Retail systems and restaurant systems are built for separate lanes. Volta sits between them.
Those systems are invisible to customers. Pace said they are foundational.
“You can have all the hospitality in the world is not going to save you,” he said.
Pace said his background in fine dining shaped his thinking about consistency rather than exclusivity.
“People hear Michelin and think expensive or fussy,” he said. “But what it really means is attention. It’s warmth. It’s doing the small things well every time.”
A quieter kind of bet
Volta is not built to chase trends or scale quickly. Pace and Tomushev are not positioning the shop as a flagship or a brand statement.
They are building something meant to be used.

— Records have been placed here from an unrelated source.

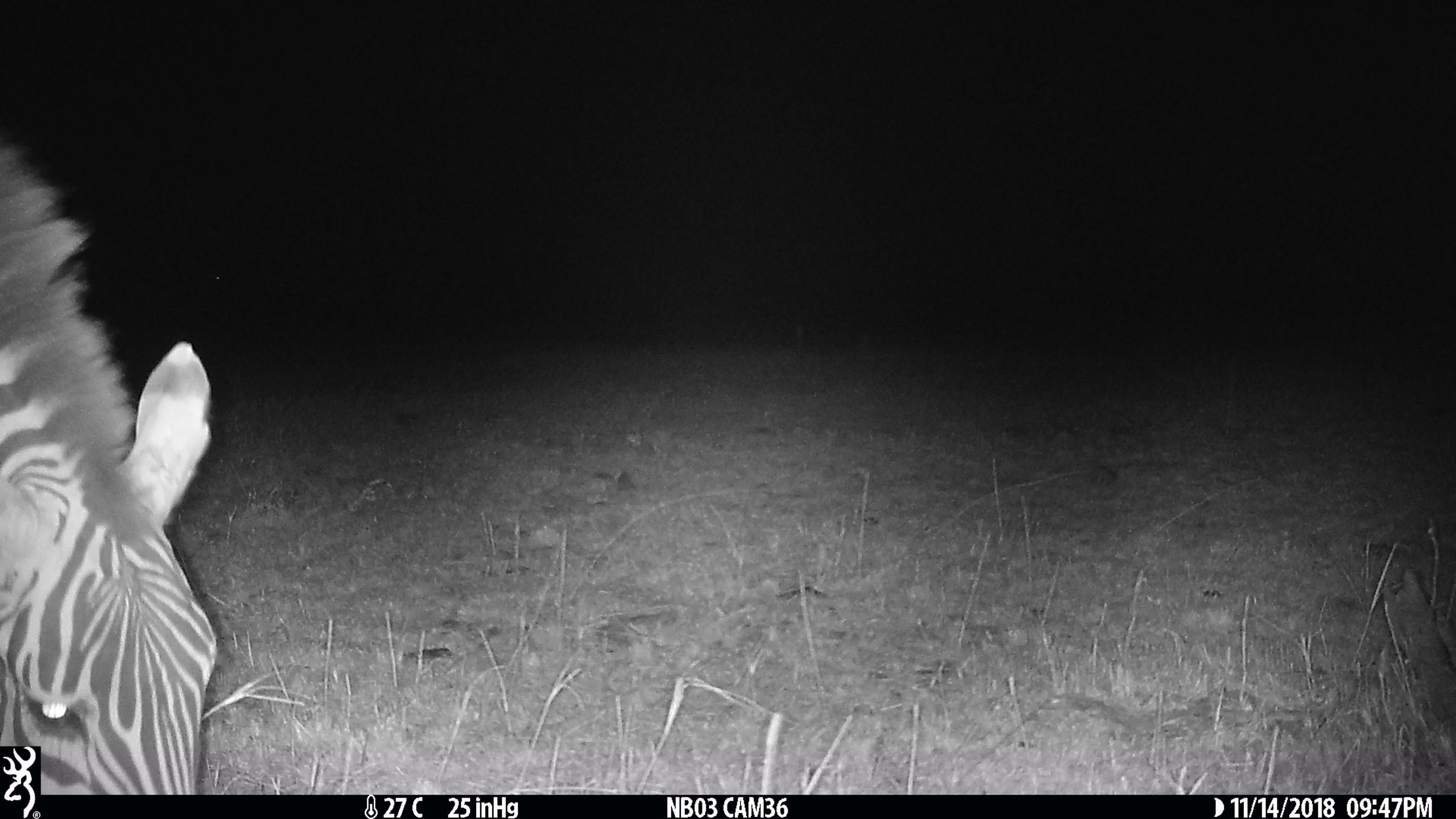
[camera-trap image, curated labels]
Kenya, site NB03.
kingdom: Animalia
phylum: Chordata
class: Mammalia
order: Perissodactyla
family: Equidae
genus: Equus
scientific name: Equus quagga burchellii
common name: burchell's zebra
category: zebra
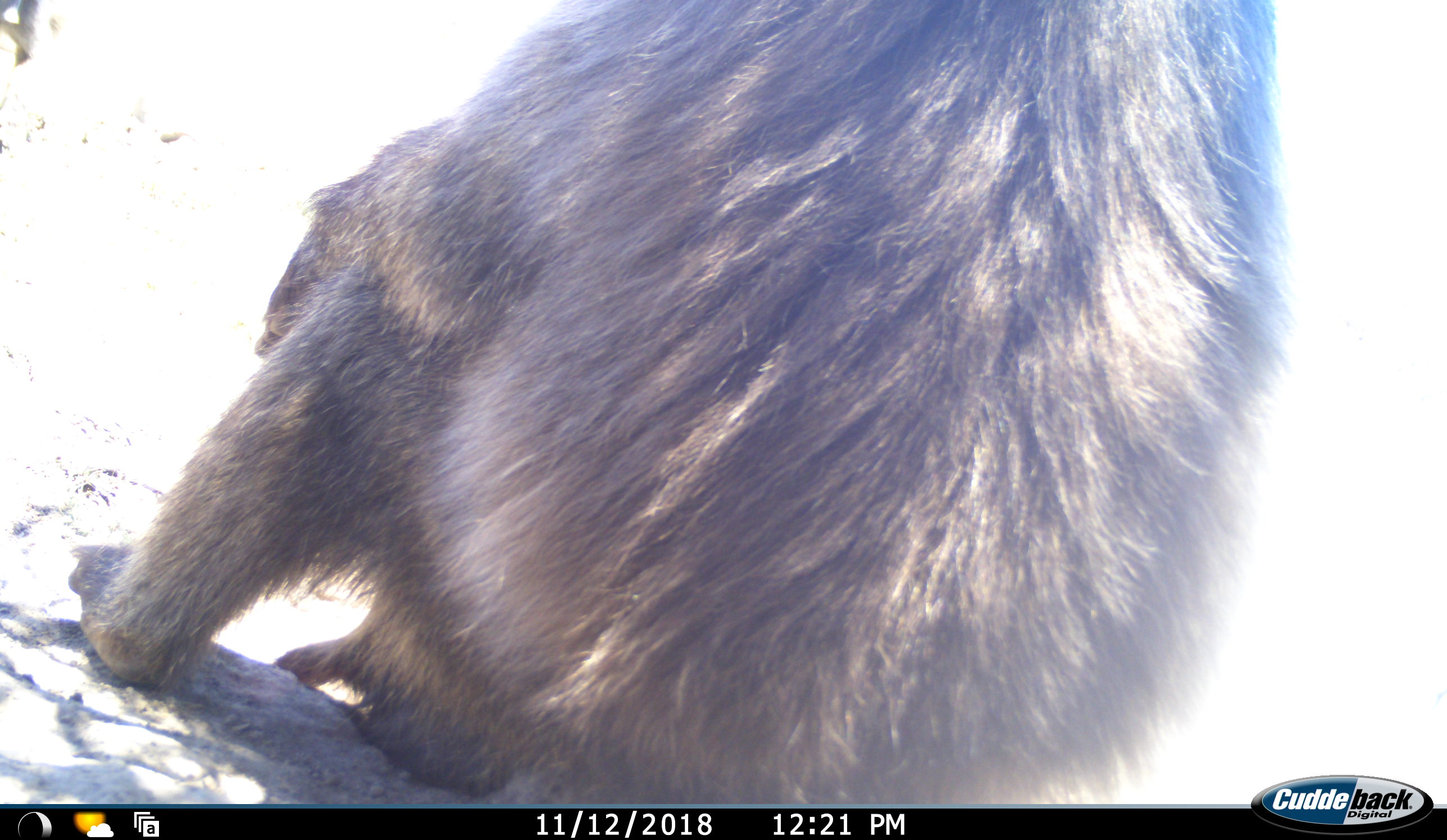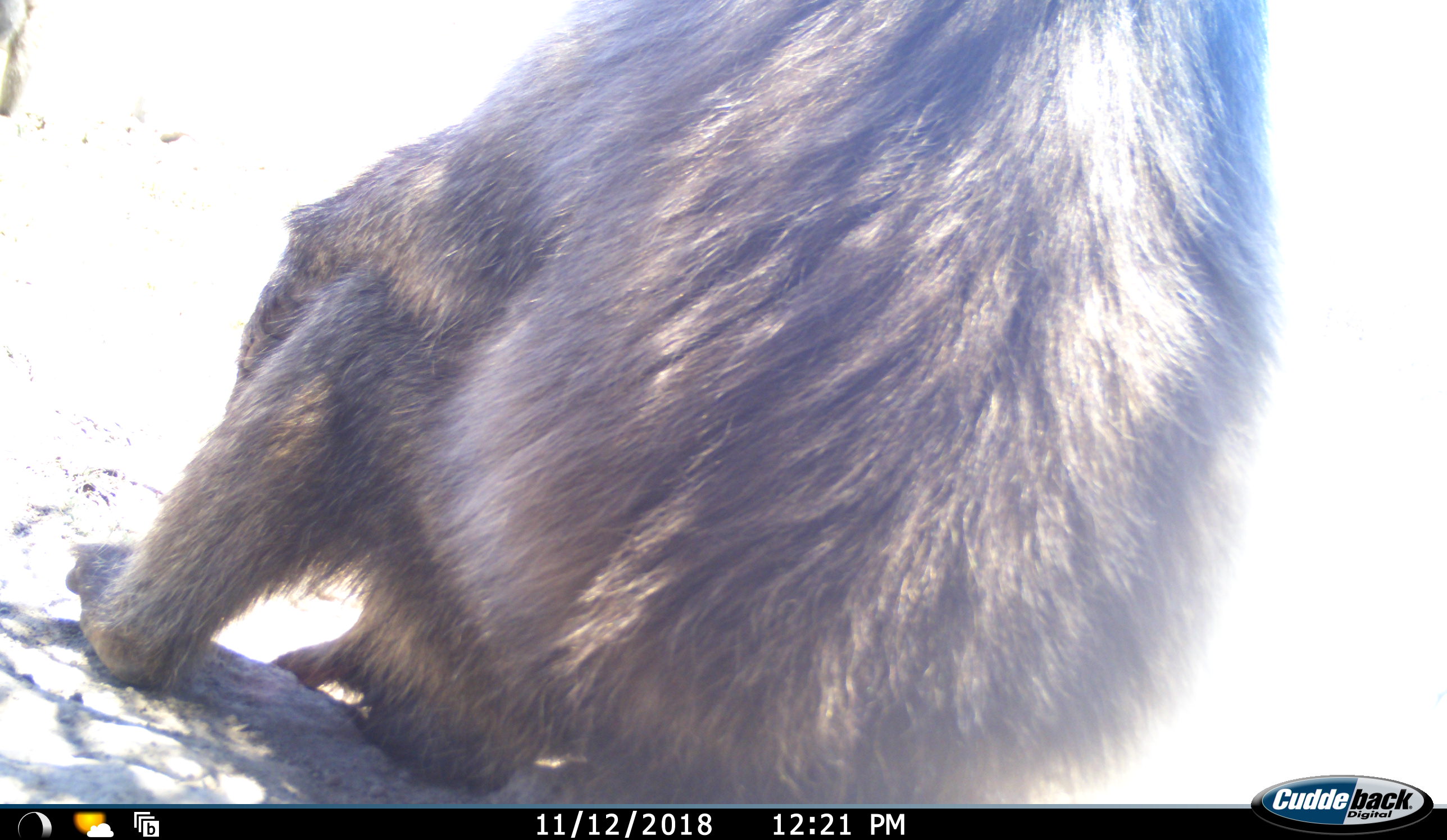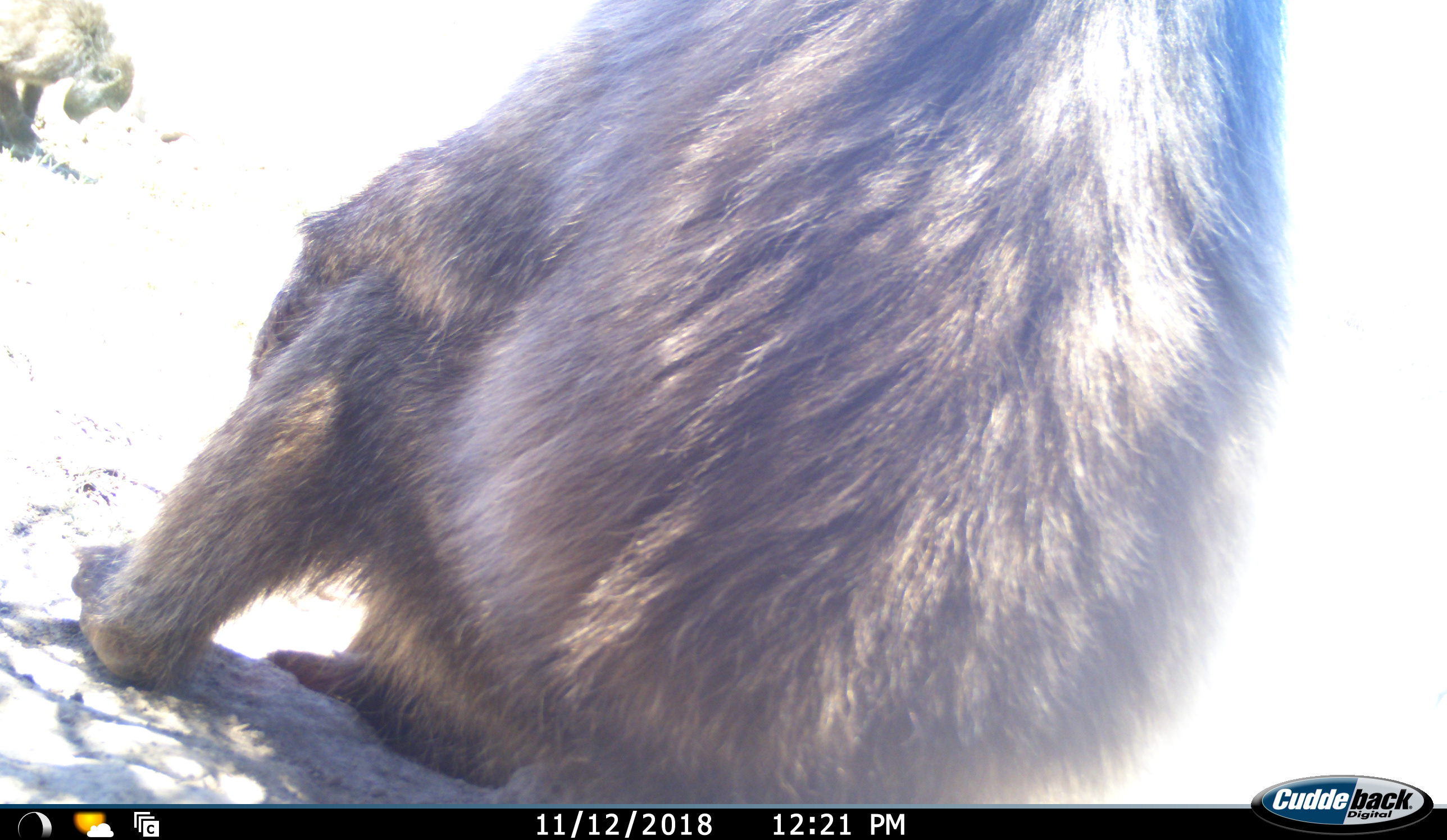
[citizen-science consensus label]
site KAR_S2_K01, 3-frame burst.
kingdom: Animalia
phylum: Chordata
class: Mammalia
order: Primates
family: Cercopithecidae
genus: Papio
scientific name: Papio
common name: baboon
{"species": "baboon (Papio)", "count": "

Success looks like becoming part of the weekly rhythm of downtown life. A place people stop into after work. A place that solves dinner. A place that feels familiar rather than aspirational.
In many cities, gourmet grocery has come to signal status.
Volta is betting that St. Petersburg has reached a different moment, one where quality does not need to announce itself and usefulness matters more than performance.
If that bet pays off, Volta may reflect more than a new store opening. It may signal a shift in how the city shops, cooks and gathers. Less about display. More about habit.
“The city needs more of this stuff,” Pace said. “Let’s help each other out.”